Lemon is the key to achieving brightness and balance in this version, where slightly sweetened shortcake is laced with fragrant lemon zest and fresh strawberries are slicked with a generous splash of lemon juice along with the usual sugar. The addition of poppyseeds provides an extra dimension of flavor and texture, but the end result is equally alluring without them.
Course Dessert
Keyword classic, easy, quick
Prep Time 15 minutes
Cook Time 15 minutes
Total Time 30 minutes
Servings 8 servings

Ingredients

Shortcakes

  • 2 cups all purpose flour
  • cup baker's sugar
  • 1 tablespoon baking powder
  • ½ teaspoon kosher salt
  • 1 to 2 tablespoons lemon zest
  • 1 tablespoon poppyseeds (optional)
  • 1 cup buttermilk
  • 4 tablespoons unsalted butter melted and mostly cooled

Strawberry Topping

  • 2 pounds fresh strawberries hulled and sliced
  • 2 tablespoons baker's sugar
  • 2 tablespoons fresh lemon juice

Whipped Cream

  • 2 cups heavy whipping cream
  • ¼ cup powdered sugar
  • 1 teaspoon pure vanilla extract

Instructions

Prepare the Shortcakes

  • Heat the oven to 400°F.
  • In a large bowl, whisk together the flour, sugar, baking powder, salt, lemon zest, and poppyseeds (if using).
  • In a medium bowl, whisk the buttermilk and melted butter to blend.
  • Add the wet ingredients to the dry ingredients and stir just until the mixture forms a moist dough.
  • Using a ⅓ measuring cup, roughly form the dough into 8 mounds and arrange them evenly on a baking sheet.
  • Bake for about 15 minutes or until the shortcakes begin to get golden brown around the edges. 

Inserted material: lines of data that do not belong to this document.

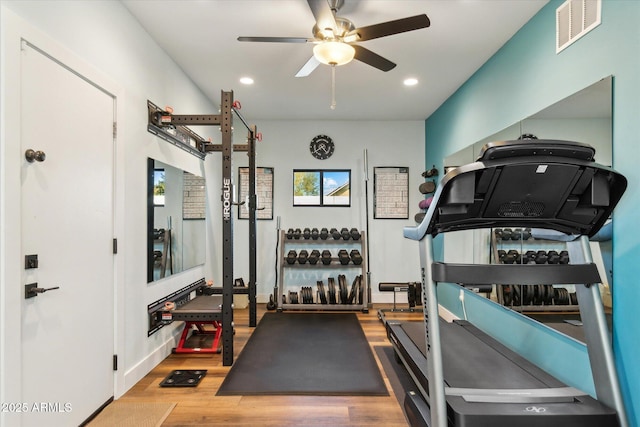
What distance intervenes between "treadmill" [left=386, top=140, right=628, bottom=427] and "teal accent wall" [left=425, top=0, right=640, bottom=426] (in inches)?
13.1

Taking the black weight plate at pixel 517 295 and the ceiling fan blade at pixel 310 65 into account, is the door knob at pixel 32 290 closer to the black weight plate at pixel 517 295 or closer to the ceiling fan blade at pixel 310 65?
the ceiling fan blade at pixel 310 65

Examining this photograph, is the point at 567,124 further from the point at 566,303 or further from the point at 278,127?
the point at 278,127

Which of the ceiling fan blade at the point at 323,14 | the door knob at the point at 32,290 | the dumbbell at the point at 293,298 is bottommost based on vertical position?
the dumbbell at the point at 293,298

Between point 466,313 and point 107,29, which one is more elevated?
point 107,29

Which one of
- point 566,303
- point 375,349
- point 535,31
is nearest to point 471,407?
point 566,303

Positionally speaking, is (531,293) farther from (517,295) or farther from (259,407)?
(259,407)

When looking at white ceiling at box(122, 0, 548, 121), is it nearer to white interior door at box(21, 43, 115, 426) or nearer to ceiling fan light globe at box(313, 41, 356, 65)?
ceiling fan light globe at box(313, 41, 356, 65)

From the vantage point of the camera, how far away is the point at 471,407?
5.16 feet

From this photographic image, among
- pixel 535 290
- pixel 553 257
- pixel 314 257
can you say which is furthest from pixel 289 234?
pixel 553 257

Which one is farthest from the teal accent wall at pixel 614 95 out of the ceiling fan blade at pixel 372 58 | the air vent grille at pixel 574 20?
the ceiling fan blade at pixel 372 58

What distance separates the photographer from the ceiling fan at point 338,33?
2123 mm

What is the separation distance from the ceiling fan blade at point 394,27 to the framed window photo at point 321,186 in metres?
2.94

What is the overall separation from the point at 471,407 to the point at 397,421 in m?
0.72

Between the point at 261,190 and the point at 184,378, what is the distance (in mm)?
3165
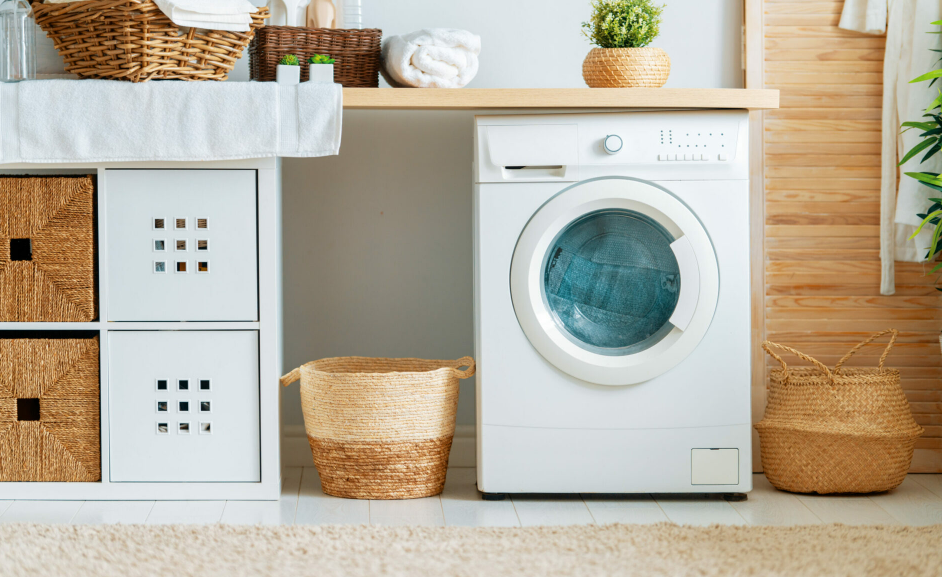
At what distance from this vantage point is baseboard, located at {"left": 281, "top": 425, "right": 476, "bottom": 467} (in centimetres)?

Prepare the Strawberries and Whipped Cream & Assemble the Strawberry Shortcake

  • While the shortcakes are baking, place the sliced strawberries in a large bowl. Add the sugar and lemon juice. Stir to combine and then set the strawberries aside to macerate while you prepare the whipped cream. 
  • Place the heavy whipping cream, powdered sugar, and vanilla extract in a medium bowl. Whip until soft peaks form. (Although whipping the cream by hand takes longer, you won't ever end up with over-whipped cream that way.) 
  • To assemble, cut the shortcake in half horizontally. Place the bottom half on a plate and generously spoon over the strawberries and whipped cream. Then place the other half on top. Finally, spoon over a bit more strawberry topping and whipped cream to finish.